Elternschaft erträglich trinken?

Die Pädagogin Nicola Hengels-Stitou, der bei Instagram auf ihrem Kanal „inliebebegleiten“ 254.000 Menschen folgen, hat sich online gehen den Kult der Winemoms ausgesprochen. Sie sagt, es gehe ihr nicht darum, dass Eltern keinen Alkohol trinken sollten. „Aber, dass da suggeriert wird, dass es normal sei, sich die Elternschaft erträglich zu saufen, das kritisiere ich“, sagt die Influencerin.

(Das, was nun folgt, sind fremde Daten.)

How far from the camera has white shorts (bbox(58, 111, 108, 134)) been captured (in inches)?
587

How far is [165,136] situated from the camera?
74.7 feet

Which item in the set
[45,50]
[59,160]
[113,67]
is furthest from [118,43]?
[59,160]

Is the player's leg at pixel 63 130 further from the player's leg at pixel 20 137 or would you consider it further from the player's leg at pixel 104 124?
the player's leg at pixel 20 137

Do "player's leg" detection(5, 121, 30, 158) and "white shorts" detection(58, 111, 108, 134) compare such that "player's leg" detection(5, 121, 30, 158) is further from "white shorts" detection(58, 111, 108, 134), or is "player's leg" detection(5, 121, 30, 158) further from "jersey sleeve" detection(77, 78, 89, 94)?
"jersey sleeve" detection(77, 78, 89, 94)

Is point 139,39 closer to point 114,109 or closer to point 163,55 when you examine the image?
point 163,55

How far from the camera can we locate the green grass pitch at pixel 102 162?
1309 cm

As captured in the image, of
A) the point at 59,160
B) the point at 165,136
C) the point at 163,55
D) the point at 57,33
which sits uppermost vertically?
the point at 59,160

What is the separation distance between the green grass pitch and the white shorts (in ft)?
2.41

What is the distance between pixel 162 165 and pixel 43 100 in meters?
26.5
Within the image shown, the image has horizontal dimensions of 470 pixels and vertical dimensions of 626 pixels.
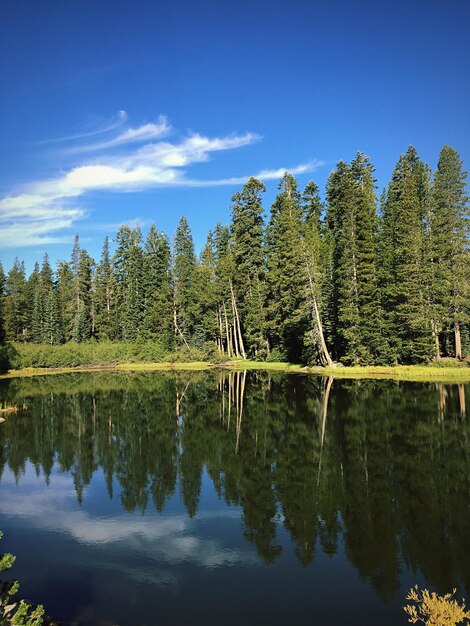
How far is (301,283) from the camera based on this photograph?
5291cm

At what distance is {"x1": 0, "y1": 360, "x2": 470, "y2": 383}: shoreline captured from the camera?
39.6 m

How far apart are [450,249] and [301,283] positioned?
1586 cm

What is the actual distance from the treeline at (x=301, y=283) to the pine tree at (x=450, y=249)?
0.38ft

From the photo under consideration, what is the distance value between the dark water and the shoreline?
1331cm

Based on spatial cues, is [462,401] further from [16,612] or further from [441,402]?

Lesen Sie auch: "18 Jahre keinen Alkohol": Wie stark sollten Eltern ihr Leben für ein Kind umstellen?

Autorin Natalie Stüben, die selbst nüchtern lebt, kritisiert die Bewältigungsstrategie der Winemoms. "Betrink dich lieber, als dich zu beschweren", fasst sie es in ihrem Buch Alkohol und Frauen zusammen. Sie zitiert außerdem eine Studie, die nachgewiesen hat, dass die Fähigkeit, die Bedürfnisse des Kindes zu erkennen schon bei moderatem Alkoholkonsum sinkt. Trotzdem seien Eltern eine schwer zu erreichende Zielgruppe für Hilfsangebote. Stüben empfiehlt daher die App Elma für suchtkranke Eltern.

Aber was bedeutet eigentlich, alkoholabhängig zu sein? Viele Menschen denken bei dieser Frage an den alkoholkranken Obdachlosen, deren Hände zittern, wenn er nicht trinkt.

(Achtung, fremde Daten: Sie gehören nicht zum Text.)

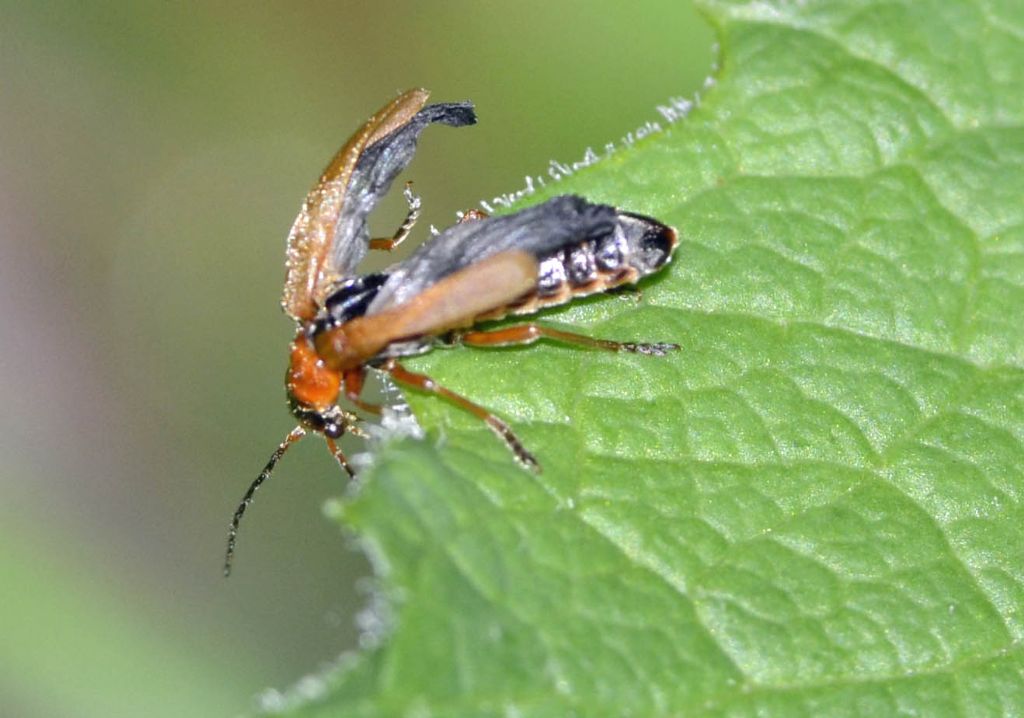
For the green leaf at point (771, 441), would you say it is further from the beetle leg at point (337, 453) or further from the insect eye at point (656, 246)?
the beetle leg at point (337, 453)

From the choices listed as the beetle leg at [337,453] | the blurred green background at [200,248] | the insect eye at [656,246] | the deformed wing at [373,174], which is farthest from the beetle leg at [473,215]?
the blurred green background at [200,248]

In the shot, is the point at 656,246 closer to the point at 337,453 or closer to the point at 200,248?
the point at 337,453

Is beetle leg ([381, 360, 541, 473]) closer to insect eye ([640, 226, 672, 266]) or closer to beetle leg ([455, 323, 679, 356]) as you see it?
beetle leg ([455, 323, 679, 356])

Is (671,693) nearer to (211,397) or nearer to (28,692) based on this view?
(28,692)

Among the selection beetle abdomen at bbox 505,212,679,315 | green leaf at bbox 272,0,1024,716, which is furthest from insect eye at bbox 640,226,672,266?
green leaf at bbox 272,0,1024,716

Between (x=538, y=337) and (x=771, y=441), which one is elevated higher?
(x=538, y=337)

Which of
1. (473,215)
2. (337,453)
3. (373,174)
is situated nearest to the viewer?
(473,215)

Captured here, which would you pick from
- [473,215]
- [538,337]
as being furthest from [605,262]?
[473,215]

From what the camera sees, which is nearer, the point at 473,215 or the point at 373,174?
the point at 473,215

Was viele Menschen nicht wissen: Es gibt auch eine psychische Abhängigkeit von Alkohol. Autorin Nathalie Stüben erklärt im Interview, dass diese psychische Abhängigkeit vor allem an sogenannten Cravings und an Kontrollverlusten zu erkennen sei. "Cravings sind Momente, in denen Sie einen inneren Druck verspüren zu trinken, einen großen Wunsch, der andere Dinge verdrängt und weniger wichtig erscheinen lässt", erklärt Stüben.

Kontrollverlust beim Alkoholtrinken könne auch bedeuten, eine Zeit lang nichts zu trinken. "Aber sobald Sie trinken, ist es, als würde sich ein Schalter umlegen. Dann finden Sie einfach kein Ende“, beschreibt Stüben. Sie selbst hat es genau so erlebt, bevor sie sich für ein Leben ohne Alkohol entschied.

#Winemoms als Verkaufsmasche

Im Endeffekt scheinen die Winemoms auch eine Verkaufsmasche zu sein. Es gibt eine Analyse von Forscherinnen, die Social Media-Seiten in den USA, Kanada und Australien betrachtet haben. Sie weisen darauf hin, dass dort gezielt Müttern das Gefühl gegeben wird, dass Alkohol eine Lösung ihrer Probleme sei. Das sei vor allem deshalb fatal, weil schon während der Coronapandemie der Alkoholkonsum von Müttern stark angestiegen sei, erkläre die Forscherinnen. Wir erinnern uns: Home-Office, Home-Schooling, keine sozialen Kontakte und Unterstützungsangebote.

Die vermeintlich witzigen Inhalte bringen Mommy-Influencerinnen eine große Reichweite, mit der sie ihr Geld verdienen. Und ganze Firmen springen auf den Trend auf, wie dieses Video zeigt: Wir sehen den Körper eine Frau in einem schicken Jeans-Jumpsuit, sie schenkt sich ein großes Glas Rotwein ein. Darüber steht: „They say it takes a village… We say it takes a vineyard.“ Auf Deutsch: Sie sagen, es bräuchte ein Dorf – zum Kindergroßziehen ist damit gemeint. Was brauchen Mütter, um ihre Kinder zu erziehen? Um gut durch den Tag zu kommen mit all den Anforderungen der Elternschaft? Diese Weinfirma meint, es bräuchte einen Weinberg dafür.

Dabei brauchen Mütter eigentlich etwas anderes: Gleich verteilte Care-Arbeit, bessere und mehr Kita-Plätze, kostenfreie Nachmittagsbetreuung auch für Schulkinder, freie Entscheidung darüber, wie viel wir Sorgearbeiten und wie viel sie Erwerbsarbeiten wollen. Am besten gleich noch kostenlose Thermentage, Babysitter und endlich mehr Schlaf dazu. Und eben keinen Weinberg und kein Glas Wein.